Post-hoc analyses involving direct comparisons between the passive listening condition and each of the dual-task experimental conditions were also carried out. These analyses were intended to increase sensitivity to the relatively small effects of the dual task conditions relative to the passive listening control. To this end, four separate repeated measures ANOVAs were run with threshold as the dependent variable, task as the first factor, where the two levels were one of the four pairwise combinations of passive listening with a single dual-task experimental condition, and minimal pair as the second factor. When task consisted of passive listening vs. articulatory suppression (effect of speech motor suppression), the main effects of task (F(1.0, 19.0) = 4.5, p = 0.047) and minimal pair (F(3.0, 57.0) = 195.2, p < 0.001) were significant, but the two-way interaction was not significant. Performance was poorer for articulatory suppression compared to passive listening (average effect = 1.0 dB). When task consisted of passive listening vs. mandible movement (effect of non-speech vocal motor interference), the two-way interaction (F(3.0, 57.0) = 3.7, p = 0.017) and the main effect of minimal pair (F(1.9, 35.5) = 200.6, p < 0.001) were significant, but the main effect of task was not significant. The simple main effects of task were investigated within each minimal pair, which revealed a significant difference between mandible movement and passive listening only for the die/tie minimal pair (F(1.0, 19.0) = 12.0, p = 0.003).

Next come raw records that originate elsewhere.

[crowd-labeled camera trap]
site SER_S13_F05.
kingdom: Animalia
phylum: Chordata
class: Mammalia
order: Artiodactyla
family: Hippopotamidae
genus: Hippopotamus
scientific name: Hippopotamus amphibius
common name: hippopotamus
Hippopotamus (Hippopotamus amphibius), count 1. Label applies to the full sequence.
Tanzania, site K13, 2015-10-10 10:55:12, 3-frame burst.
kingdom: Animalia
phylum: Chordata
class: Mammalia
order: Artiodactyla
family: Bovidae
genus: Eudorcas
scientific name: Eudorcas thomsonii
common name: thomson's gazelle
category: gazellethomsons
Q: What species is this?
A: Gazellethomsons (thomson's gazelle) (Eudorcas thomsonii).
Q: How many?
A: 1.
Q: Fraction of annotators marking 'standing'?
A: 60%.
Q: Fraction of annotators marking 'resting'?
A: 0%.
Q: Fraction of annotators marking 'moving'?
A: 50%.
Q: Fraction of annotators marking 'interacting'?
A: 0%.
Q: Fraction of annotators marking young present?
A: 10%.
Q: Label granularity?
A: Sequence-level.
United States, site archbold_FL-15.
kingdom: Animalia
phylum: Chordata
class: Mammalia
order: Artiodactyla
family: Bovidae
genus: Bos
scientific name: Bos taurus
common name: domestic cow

Performance was significantly poorer for the mandible movement compared to passive listening for die/tie (average effect = 2.0 dB). When task consisted of passive listening vs. foot tapping (non-vocal motor interference), the main effect of minimal pair was significant (F(3.0, 57.0) = 154.8, p < 0.001), but the main effect of task and the two-way interaction were not significant.

Discussion

The central aim of this study was to test what we have termed the “weaker” version of the motor theory of speech perception, which asserts that the speech motor system is engaged in perception primarily as a compensatory mechanism during noisy or otherwise difficult listening conditions. Thus, the study aimed to characterize the effect of speech-motor suppression on minimal-pair phoneme identification in speech-shaped noise. This was accomplished via a dual-task behavioral manipulation in which participants were asked to subvocally-but-overtly articulate (i.e., moving the vocal tract articulators without phonating) during phoneme identification (articulatory suppression). In a second dual task condition, participants made overt, up-and-down mandible movements during phoneme identification (mandible movement). In the mandible movement condition, participants were instructed not to generate any overt or covert speech, thus ensuring that effects on performance were not due to speech-specific motor interference or associated auditory-speech imagery. In a third dual task condition, participants performed rhythmic tapping of the foot during phoneme identification (foot tapping). This condition was intended to capture the effect of general (non-vocal-tract) motor interference on performance. Finally, participants performed phoneme identification in a baseline condition with no concurrent task (passive listening). Performance was measured across four minimal phoneme pairs encompassing two place distinctions (Buy/Die; Pie/Tie) and two manner distinctions (Pie/Buy; Die/Tie). Crucially, the SNR was varied adaptively across a range of values, allowing for estimation of complete psychometric functions for each combination of minimal pair and task condition. Two-parameter psychometric functions were characterized by their threshold (75% correct performance) and slope (sensitivity of performance to changes in SNR) allowing for a comprehensive depiction of task effects across minimal pairs.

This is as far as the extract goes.